Time, Love , Memory by Jonathan Weiner

Time, Love , Memory by Jonathan Weiner

Author:Jonathan Weiner [Weiner, Jonathan]
Language: eng
Format: epub
ISBN: 978-0-8041-5336-2
Publisher: Knopf Doubleday Publishing Group
Published: 2014-05-13T16:00:00+00:00


CHAPTER TWELVE

Cloning an Instinct

No doubt the process of decipherment was difficult, but only by accomplishing it could one arrive at whatever truth there was to read.

—MARCEL PROUST,

Time Regained

THE MOST DIRECT WAY to clone a fly gene is to take a needle and cut it right out of one of the giant chromosomes in the fly’s salivary glands. These are chromosomes that carry extra copies of each gene: hundreds of copies side by side, so many that through the microscope each salivary chromosome looks swollen and banded, like an obese coral snake. When drosophilists first discovered those banded chromosomes, it was as if they were seeing their maps made flesh. In a fuzzy way they could make out the locations of white, yellow, and other genes that Sturtevant had mapped on that first night, and the bands were close to the positions where Sturtevant had mapped them.

Under the microscope, with a tiny needle and a micromanipulator to guide the needle, a skilled drosophilist can simply slice out the DNA from the region of the giant chromosome where the gene lies. One of the pioneers of this kind of cloning was Vincent Pirrotta, who was then at the European Molecular Biology Laboratory in Heidelberg, Germany. In 1983, at Hall’s request, Pirrotta sent Hall three overlapping DNA fragments that he had cut out of the X chromosome of an ordinary, wild-type fly from positions very close to white.

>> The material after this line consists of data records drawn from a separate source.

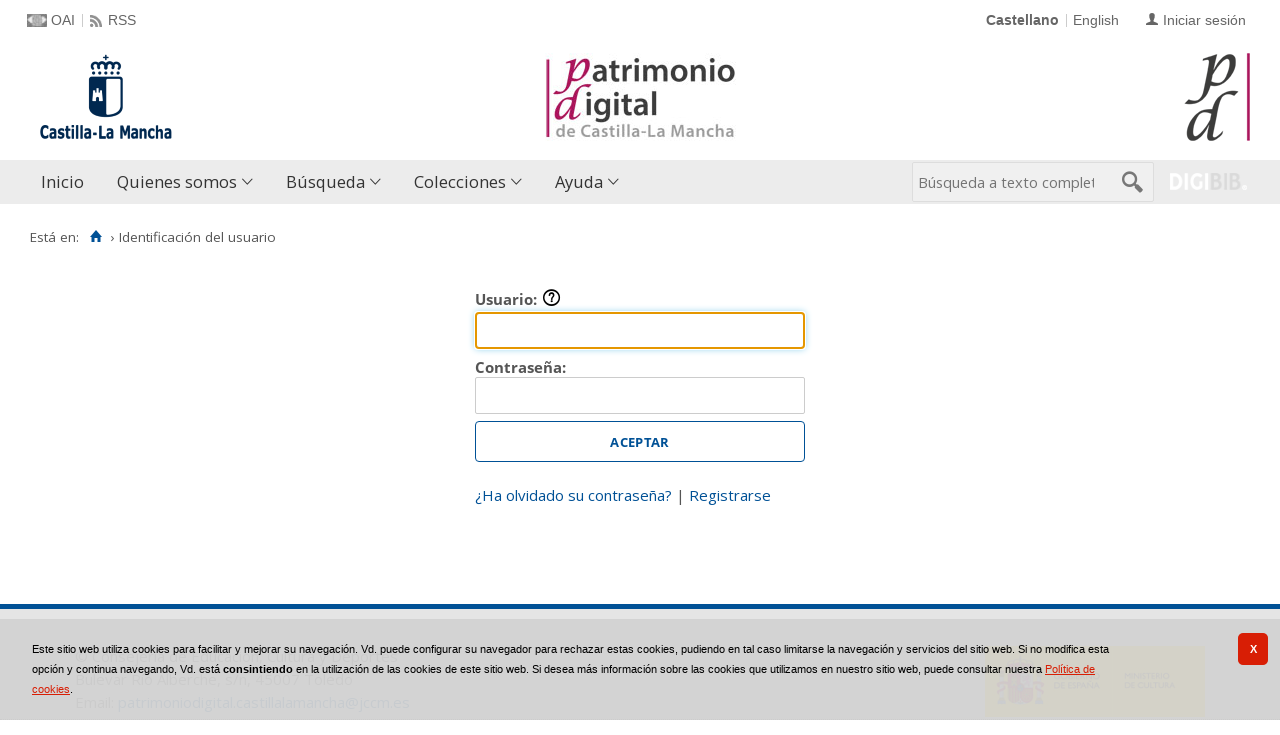

--- FILE ---
content_type: text/plain; charset=utf-8
request_url: https://patrimoniodigital.castillalamancha.es/rb_bf82769wsq?type=js3&sn=v_4_srv_6_sn_66016A0D44939A2BC4209EC7FE4614A9_perc_100000_ol_0_mul_1_app-3A6d28c5ca9a4e1ef9_1&svrid=6&flavor=post&vi=PCMJKIUHUVPSPPDVARSEVGENGPRERPIF-0&modifiedSince=1770044018611&bp=3&app=6d28c5ca9a4e1ef9&crc=2231127532&en=zd8e90he&end=1
body_size: 131
content:
OK(OA)|name=ruxitagentjs|featureHash=ICA7NVfqrux|version=|buildNumber=10329260115094557|lastModification=1770044018611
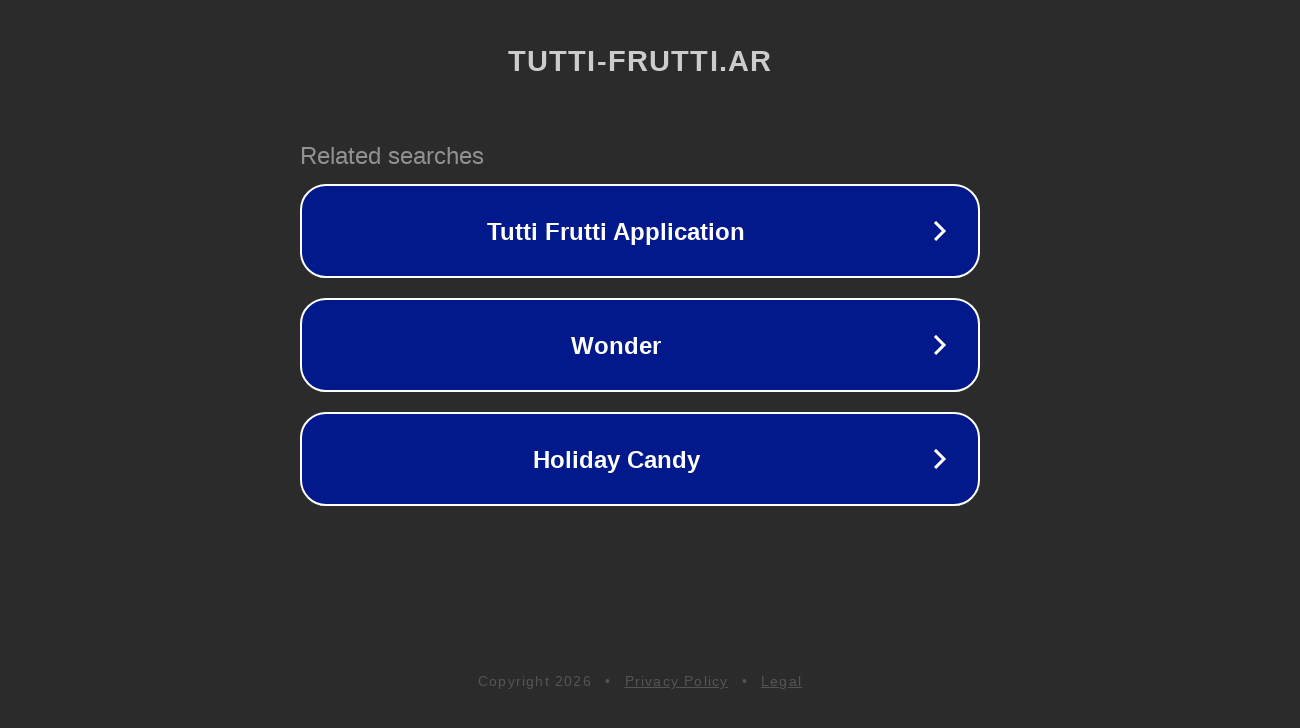

--- FILE ---
content_type: text/html; charset=utf-8
request_url: http://tutti-frutti.ar/series-con-q/
body_size: 1062
content:
<!doctype html>
<html data-adblockkey="MFwwDQYJKoZIhvcNAQEBBQADSwAwSAJBANDrp2lz7AOmADaN8tA50LsWcjLFyQFcb/P2Txc58oYOeILb3vBw7J6f4pamkAQVSQuqYsKx3YzdUHCvbVZvFUsCAwEAAQ==_L9Qqcl4PmYUmVRERSDc7pQ7dnauKW9KSTPD7HK7NT4EdHSSi+iU7GQ4I0H7ndCVoDB+Dr+oPE1scHdjMLa1iwg==" lang="en" style="background: #2B2B2B;">
<head>
    <meta charset="utf-8">
    <meta name="viewport" content="width=device-width, initial-scale=1">
    <link rel="icon" href="[data-uri]">
    <link rel="preconnect" href="https://www.google.com" crossorigin>
</head>
<body>
<div id="target" style="opacity: 0"></div>
<script>window.park = "[base64]";</script>
<script src="/bfWSOLFVf.js"></script>
</body>
</html>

Somewhere among these three overlapping fragments was the period gene. Konopka’s old maps were not precise enough to say where. The gene might be on any one of the three ribbons, or it might straddle any two of them. To find the gene, Rosbash and Hall once again decided on the simplest and most direct strategy. They instructed students in their laboratories to make copies of the three DNA ribbons and cut the copies into random assortments of smaller fragments, using a whole battery of restriction enzymes as scissors. In this way they made a library of snipped DNA ribbons, so that they could inject each fragment of DNA into a single fly egg and test the fragments one by one.